Material for the task
+++
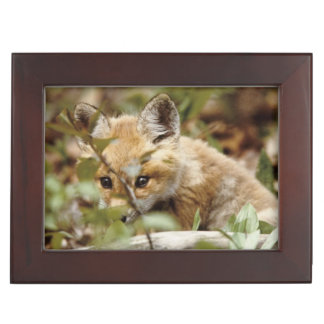 Canada, Point Pelee National Park. Young red fox Keepsake Box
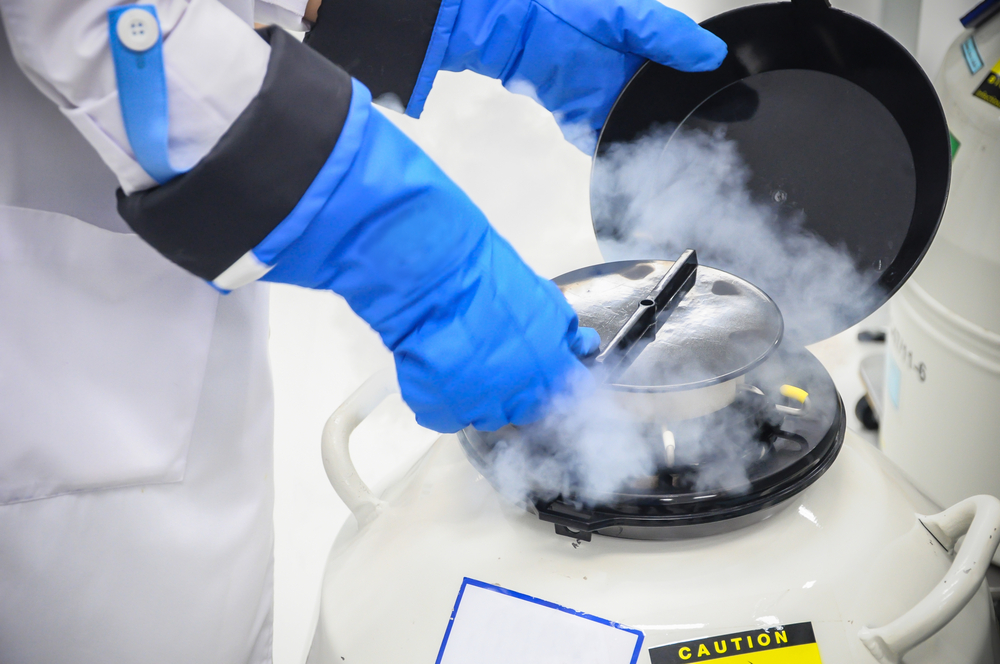 The process of freezing embryos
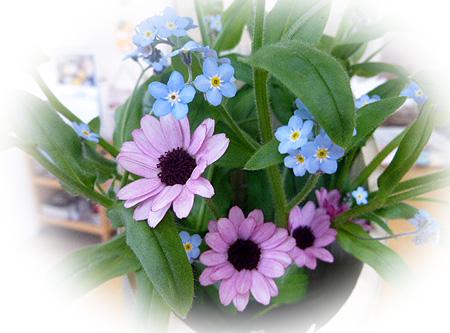 カウンタ-のお花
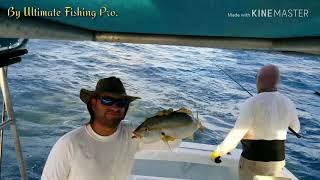 """""""Pro Yellowtail Fishing 2018"""""""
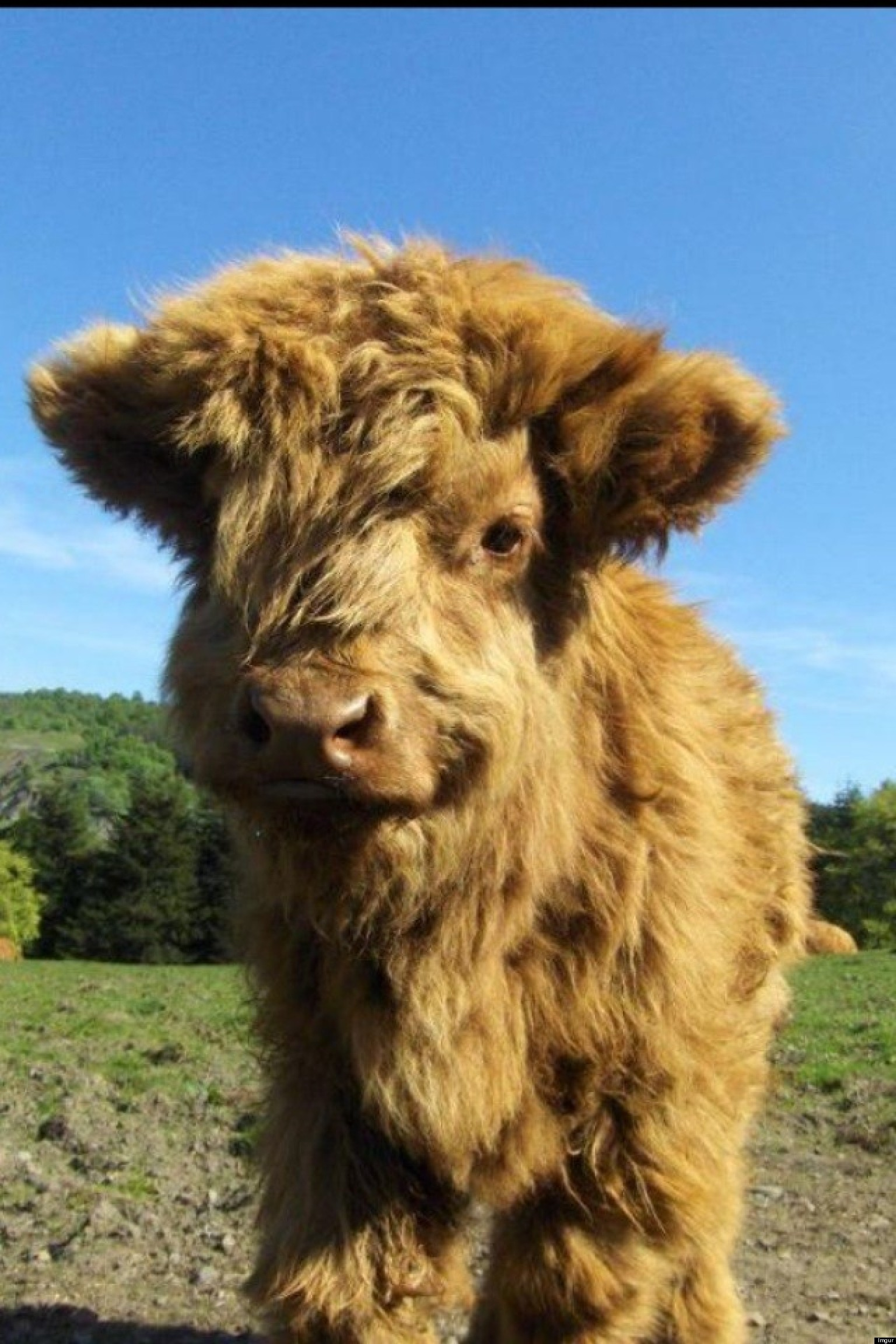 Baby highland cow - photo#4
+++
What you need to do
Set down the entries above exactly, and keep every picture out of your copy.

Reply to the task
 Canada, Point Pelee National Park. Young red fox Keepsake Box
 The process of freezing embryos
 カウンタ-のお花
 """""""Pro Yellowtail Fishing 2018"""""""
 Baby highland cow - photo#4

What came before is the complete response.